Topic: A fibrewise extreme value theorem

Graham Manuell (Jan 23 2023 at 17:59):

Let $p\colon X \to B$ be a continuous surjection which is both open and proper and let $f\colon X \to \mathbb{R}$ be continuous function. Define a function $g\colon B \to \mathbb{R}$ so that $g(b)$ is the maximum value that $f$ takes when restricted to the fibre $p^{-1}(\{b\})$. Then (at least under the assumption of a mild separation axiom) the map $g$ is continuous.

Has anyone heard of this result before and/or does anyone find this result obvious? Alternatively, do you know a resource that might mention this result. It is not in Fibrewise Topology by James and I haven't managed to find anything online.

Graham Manuell (Jan 23 2023 at 18:06):

I care because I am using this as an easy example of a consequence of the constructive extreme value theorem applied to a sheaf topos and it would be nice if the result was not dead obvious to someone with any experience in fibrewise topology and/or if it had an application somewhere.

Simon Willerton (Jan 23 2023 at 23:01):

It reminds me of the stuff in Roald Koudenburg's paper A categorical approach to the maximum theorem. The result that Roald is talking about he refers to as "Berge's maximum theorem". I don't know if that's helpful.
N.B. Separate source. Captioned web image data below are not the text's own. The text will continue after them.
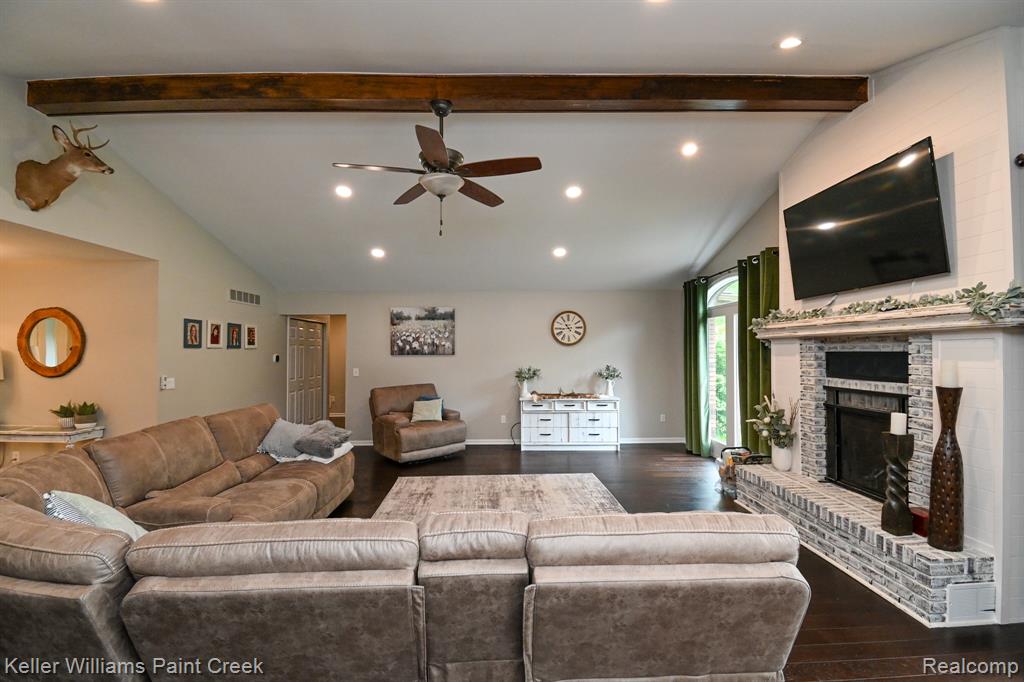 75757 Peters Drive, Bruce, MI 48065 — Photo 9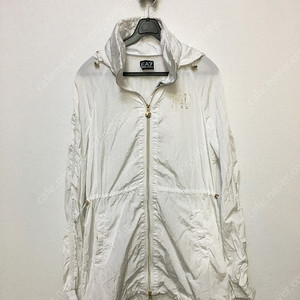 22FW 엠포리오 아르마니 여성 바람막이 자켓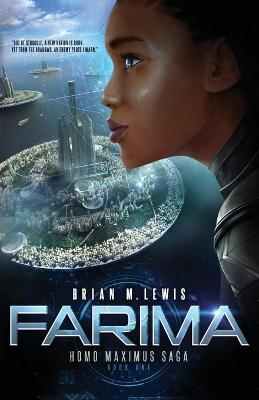 Cover of Farima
Graham Manuell (Jan 23 2023 at 23:18):

Ah. That does seem relevant! Thanks!

Matteo Capucci (he/him) (Jan 25 2023 at 14:44):

Simon Willerton said:

It reminds me of the stuff in Roald Koudenburg's paper A categorical approach to the maximum theorem. The result that Roald is talking about he refers to as "Berge's maximum theorem". I don't know if that's helpful.

Nice reference!